From a distance, Tanya sees Peanut hulk his way down the corridor. She watches him walk, and even in his sulky mood, she cannot help but feel the the attraction. She shakes her head and follows him down a flight of stars and into the Main Hall. The ceilings here aren't much higher than everywhere else, but they are reinforced almost twice as much as any of the other domes. Tanya knows that this is because they are the main junction between all of the segments and without them, everyone would die. She learned this from her father, one of the men buried in South Dome. He told her about it, even as a child.
“My lovely Tanya, where would each be without the other?” he tried to explain, as he walked around enormous planters, filled with every plant imaginable.
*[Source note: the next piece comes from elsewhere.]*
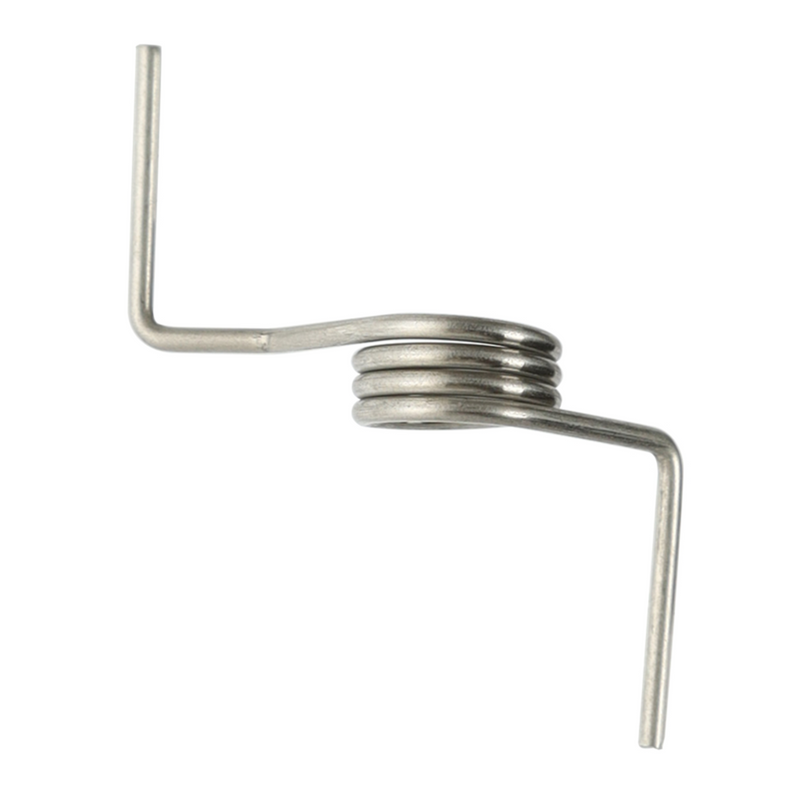 ✅OEM Samsung Refrigerator French Door Spring DA81-01345B
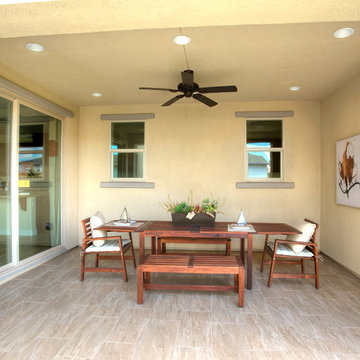 Poplar Lane | Oakdale Residence 5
She followed him obediently, watching him water each small blossom or twig.
“I do not understand, Papa.”
She watched his back. He turned this way and that, holding a leaf in his hand for a moment. He looked around the greenhouse quickly before calmly plucking the small green appendage.
He turned to her, his eyes twinkling behind his spectacles. His small gray mustache brushing over his lips as he spoke softly to her.
“My little one, light of my heart, do you see this leaf? The one I hold here in my hand?”
“Yes, Papa.”
“Why is this leaf green?”
“I do not know, Papa.”
“It is strange isn't it? There is a chemical which I will teach you about, it is in this plant and it makes the leaf green. What do you think of that, my daughter?”
“What does the chemical do?”
“It takes light and turns it into food, energy essentially, for the rest of the plant.”
“Oh.”
He bent down to her and held the leaf up so she could better examine it. Her hand unconsciously reached for it. He smiled at the motion and held the leaf out to her. She was hesitant for a moment, but chose to reach out and touch it. Her fingers played over the smooth outside of the plant, touching the forking symmetrical network of veins. Her father saw her eyes moving and her mind moving behind them.
“Now daughter, why do I use this precious organism when I explain our city? What does it have to do with you and me?”
“I do not know, Papa.”
“Think for me little one.”
She looked up at the artificial light, filling each plant with warmth, giving food to them, making them grow.
“We are the leaves.” She said.
“Yes,” he replied, “And isn't it funny that leaves are green no matter where they are grown?”
She smiled and her returned it.
“Come now.” Tanya remembered him saying.
She passed through the Main Hall, still following Peanut. She knew she would need to return to work soon, but for now, she could spend a little time wondering why he wasn't turning to North Dome, but instead striding towards East.
Pin stood up at the bottom of the pit, the shimmering man gone, leaving him alone in the dark cavern. Light came down through the top of the hole at an angle, affording him a view of the sky. He looked up at it for a moment, a feeling of lightness at the empty pinkish hue. A feeling of lightness everywhere, he thought.
He looked at his hands in the light. He clenched them before his eyes, the knuckles turning white.
Where are my gloves, he thought.
He felt the lightness turn. He was sinking, lowering his hands and looking at his body. Funny, he thought, doesn't even look like me.
The face had blood dried over the forehead and cheek. He could see a discoloration when he looked at the skin. It was pale and slightly blue. The eyes were open, each now empty, devoid of the self which now stood before it. Pin ran his hand over the crack in the helmet, not only to test the fracture, but to find if he could feel it without the flesh of his hands. His hand stopped against the smooth glass and he felt the small fissure the fall had opened in his helmet.
For a moment, he was seized with a strange idea. He bent down over his empty frame, his knees resting in the fine dust.